Don’t get ridiculous and make a complete ass of yourself in the pursuit of, uh, ass but don’t be afraid to hook up either. It’s a new year, a new world and everyone is looking to spread their wings (among other things… ahem) and fly a little bit. You don’t have to find the love of your life in that first week but if you happen to find the love of your weekend, well… that’s another story. Just make sure you wrap your little man up or else you run the risk of having an actual little man to take care of in nine months and then the only one you’ll be hooking up with is the morning radio DJ while you’re on your way to the dead-end job you got after having to drop out of school. Also, don’t be that asshole who just avoids the girl (or guy, we don’t discriminate) afterward. Keep it friendly but make sure that you both understand this is just about the hook-up and not anything more. It’s the 21st century and despite what some might tell you, you don’t have to take the girl home to meet the parents or to the ol’ sock-hop. Just have fun but do it the right way.
For legal reasons, a team of attorneys is holding a gun to my puppy’s head and demanding that I state that my assumption is that all college freshmen are 21.
*nervously tugs collar*
No, but really, you’re in college and in college, guess what? People get drunk. And believe it or not but a lot of them aren’t 21. I know, big shocker, right? Don’t be afraid to have a good time. Let loose that first week with your brand new friends and get hammered. It’s one of life’s true bonding experiences. Just make sure that you do it on the down-low or else you’ll end up being that dude who got written up by the fuzz the first week and nobody wants to be that guy.
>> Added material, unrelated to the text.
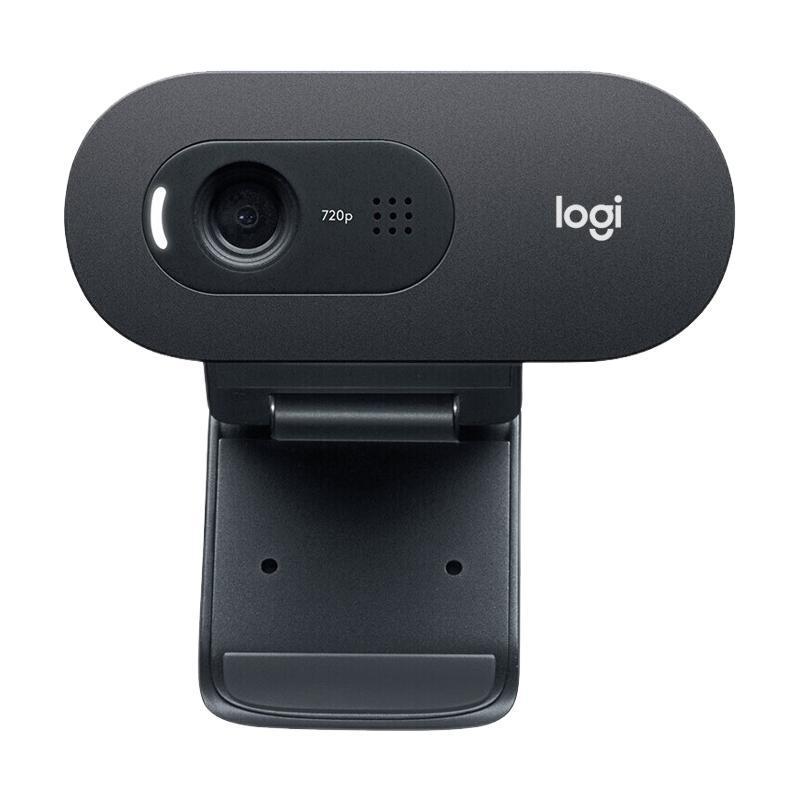 logitech 罗技 C270i 电脑摄像头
Also, make sure you don’t find yourself doing this every night or else your college stay is likely to be a short one, filled with hazy memories and little else, and hey, four years of partying is a hell of a lot better than half a semester of partying followed by fifty years at the box factory.
If you are going to get drunk, this is the place to do it. The dorm room is too risky, what with overzealous R.A.’s walking around just looking to bust people. A house party, on the other hand, is filled with nothing but people just like you, just trying to have a good time. This is also the ideal place to find that hook-up we talked about earlier. Indeed, the house party is ground zero for all things fun in college. You can party without fear since most of the time, when a house party does get busted up by the cops, they just tell everyone to go home, and it’s a great place to meet new people and to bond with your new friends. Seriously, that first house party, you and your floormates will feel like a gang if you do it right. Just hit the house party circuit together with force, have a good time and pretty soon you’ll have a ton of fresh memories in common and you’ll be known as someone who can be trusted to have a good time, two things of incredible value in the brave new world of the college freshman. And don’t worry about finding a house party. That first week especially, they’re everywhere.
No, not like that. Every floor has an R.A. – sometimes they’re called something else but the principle is the same – a dude or lady dude whose sole responsibility is to live amongst the herd and keep them from getting too out of control. Some of them are cool and will let you get away with pretty much whatever so long as you don’t leave a trail of corpses in your wake, but some of them get off on their own meager power and live to bust your ass. So it’s important to get a feel for which one of these groups your RA falls into. He’ll probably fall somewhere in the middle, but it’s still important to know just how far you can go without getting busted. I mean, don’t just pull out a beer bong right in front of him to see what he’ll do but feel him out. Talk to him – not about partying or what he’d do in any given situation – but just make small talk with him and get a feel for his attitude. Is he easygoing? Then he’ll probably be pretty hands-off when it comes to his duties. But if he seems like he’s the uptight by the book sort, it’s probably best to keep a wide berth and to exercise extreme caution. Just play it smart and you’ll be okay.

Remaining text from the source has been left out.